Published online Nov 27, 2016. doi: 10.5313/wja.v5.i3.44
Peer-review started: July 21 2016
First decision: September 5, 2016
Revised: October 13, 2016
Accepted: November 1, 2016
Article in press: November 2, 2016
Published online: November 27, 2016
Processing time: 121 Days and 3.3 Hours
Arrhythmogenic right ventricular dysplasia (ARVD) is an inherited heart muscle disease. Myocyte apoptosis and fibro-fatty scar tissue predisposes patients to malignant ventricular arrhythmias. Patients may present to variety of surgical procedures with diagnosed ARVD. Surgical insult, catecholamine surge and physiological disturbance can be hazardous on the vulnerable myocardium and may result in life-threatening ventricular tachycardia or sudden cardiac death in the perioperative period. Anaesthetists have particular role in perioperative management of this patient population, meticulous perioperative planning, close haemodynamic monitoring and maintenance of physiological stability throughout helps to avoid devastating perioperative loss.
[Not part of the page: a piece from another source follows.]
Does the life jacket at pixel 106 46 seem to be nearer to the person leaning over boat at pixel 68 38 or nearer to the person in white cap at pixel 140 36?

Core tip: Arrhythmogenic right ventricular dysplasia (ARVD) is an inherited disease of the cardiac muscle, characterised by progressive myocyte death and scarring of the myocardium associated with ventricular tachycardia and sudden cardiac death. Electrical instability is exacerbated by physiological changes induced by surgical insult and may lead to unexpected perioperative death. Careful anaesthetic management can minimise stress response and reduce the incidence of malignant ventricular arrhythmias in the perioperative period. In this article we discuss the available literature with the aim to provide some guidance for the clinical anaesthetist encountering patient with ARVD.